Source passage below:

The Newsletter Thingy
The Sybarite Newsletter: Atmospheric Rivers and Aspirational Love
In which we explore the great outdoors, and the hunt for how a person should be.
Greetings from Los Angeles, where we await our next atmospheric river. I love those two words together, atmospheric + river, so much. The weather people (whoever they are) are revealing themselves to be secret poets.
Speaking of secret poetry, I’m almost finished reading a piece in The New Yorker that I thought I was going to use as an example of the type of writing I’m looking to include in Sybarite. But then I kept reading. Now, not so much.
In “Agnes Callard’s Marriage of the Minds,” writer Rachel Aviv writes about (reports on? I don’t know anymore) the marriage(s) of public philosopher Agnes Callard. One day Agnes, a professor of philosophy at the University of Chicago, made cookies for her graduate students. One of those students, Arnold, ate a cookie and made a weird face at Agnes. When Agnes asked him what was up with the weird look, Arnold replied that he was in love with Agnes, who said she was in love with him too. Then they smoked some cigarettes and then Agnes left her husband Ben six weeks later.
Agnes, a fangirl of Socrates and Aristotle, was philosophical about the situation. Her thinking went something like this: Love should be aspirational, Arnold makes me feel aspirational, so if I stay married to Ben, I’ll be a bad person, because I won’t be authentically living the true meaning of love.
I’ll admit, Agnes had me here. I love the idea of exploring human behavior — passion, sex, love — through the lens of philosophy, because it brings the high (ideals) and the low (humanness) together. And I’ve always thought Sybarite could be that; yes, we are writing about Tom Ford sunglasses, but we are also writing about female power. Yes, we are writing about the city of San Francisco, but we are also writing about longing and memory.
But then I kept reading. Agnes likes to say that she rejects — or at least questions — the accepted conventions of marriage, and often wonders why people simply repeat conventional behavioral norms without questioning whether they are helpful or truthful or reflective of our authentic desires. And that’s cool. But then she goes and does the most conventional thing possible once she leaves one man for another: she marries Arnold, and at it was at this point I started to think, okay this lady is full of shit.
Ben and Agnes already had two sons. Then Arnold and Agnes have a son, and they eventually move in with Ben, and Ben and Agnes’ children. And this is also very cool. They create a loving family with three children and three parents and I’ll give credit where it’s due: This is beautiful and impressive and unconventional. But then Agnes and Arnold start to experience the predictable decline of any long term relationship. Agnes doesn’t think Arnold is ambitious enough, and she’s annoyed that he won’t stop grading papers while she’s making homemade pita bread and coughing at the same time.

End of Source passage.
Information shown below:

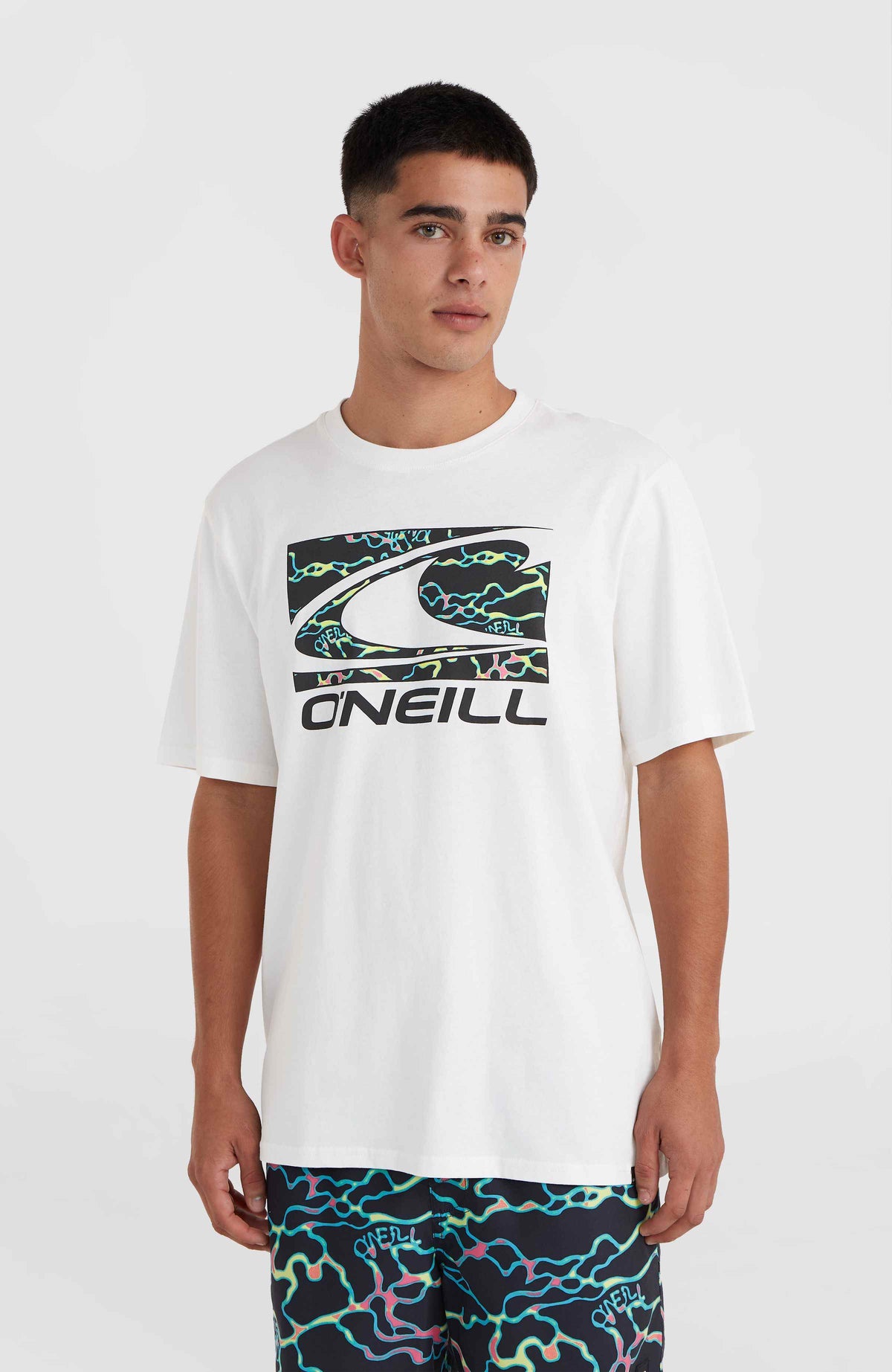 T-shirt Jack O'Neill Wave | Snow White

End of Information shown.
Information shown below:

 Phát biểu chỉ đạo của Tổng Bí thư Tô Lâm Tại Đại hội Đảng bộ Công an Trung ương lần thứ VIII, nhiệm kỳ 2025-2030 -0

End of Information shown.

**Requirement 1**
In the Sybarite newsletter, at which university is Agnes Callard a professor of philosophy?
**Requirement 2**
Extend the Sybarite newsletter, starting right after the sentence that ends "coughing at the same time."
The records have no connection to the Sybarite newsletter.

**Task output 1**
The University of Chicago.

**Task output 2**
Instead of recognizing that this is just a function of what happens to a marriage when you spend too much time together, or that life is often a series of very boring mundane moments, or that we can’t all feel awesome all the time, Arnold and Agnes continue to drag Aristotle and other philosophers into their relationship, to see if they’ve got anything to say about hating the way your partner slurps their coffee.
It was at this point I stopped reading, because I was getting out of the bubble bath and had to get ready to meet a friend at a wine bar. I planned to read the rest later, but the more I thought about it, the more it annoyed me, because the whole thing seemed like an overwrought exercise in trying to justify a mediocre life with higher ideals. In other words, it was dishonest bullshit.
Again, I’m a fan of philosophy. Someday I’ll tell the story of the painful crush my friends and I had on the professor who taught us the philosophy of the aesthetic experience. And I’m a fan of what philosophers have to say about the human experience: about love, about the sublime, about violence.
But what I am not a fan of is trying to justify your very humanness with idealism. What happened here was simple: Agnes had the hots for Arnold, these hots hijacked her brain, she probably had some mind-blowing orgasms with Arnold because sex is always hotter when it’s forbidden. Then she left her husband for another husband, who turned out to be just another factory-issued husband, no more special than her first husband, just a newer model. There is nothing about this that is more elevated than simple humanity, and therefore I call bullshit.
Perhaps it is too painful for Agnes to accept head on that she made an extremely impulsive, human decision that could have caused harm to her children or first husband and so in order to justify it, she shoehorned her behavior in some sort of aspirational moral code. Or maybe she’s just totally nuts. But either way, this is not the type of thing I want for Sybarite after all. I only want to publish honest things.
But to be fair to Agnes, I think I understand the notion of aspirational love, or at least aspirational passion. Over the years when I’ve had crushes on people I knew I would bump into often — whether they went to the same grocery store or were a work colleague — I found myself making sure my outfits were cute everyday and spent more time on skin care. Even if these crushes never returned the affection, their very existence made me want to be better, albeit in superficial ways.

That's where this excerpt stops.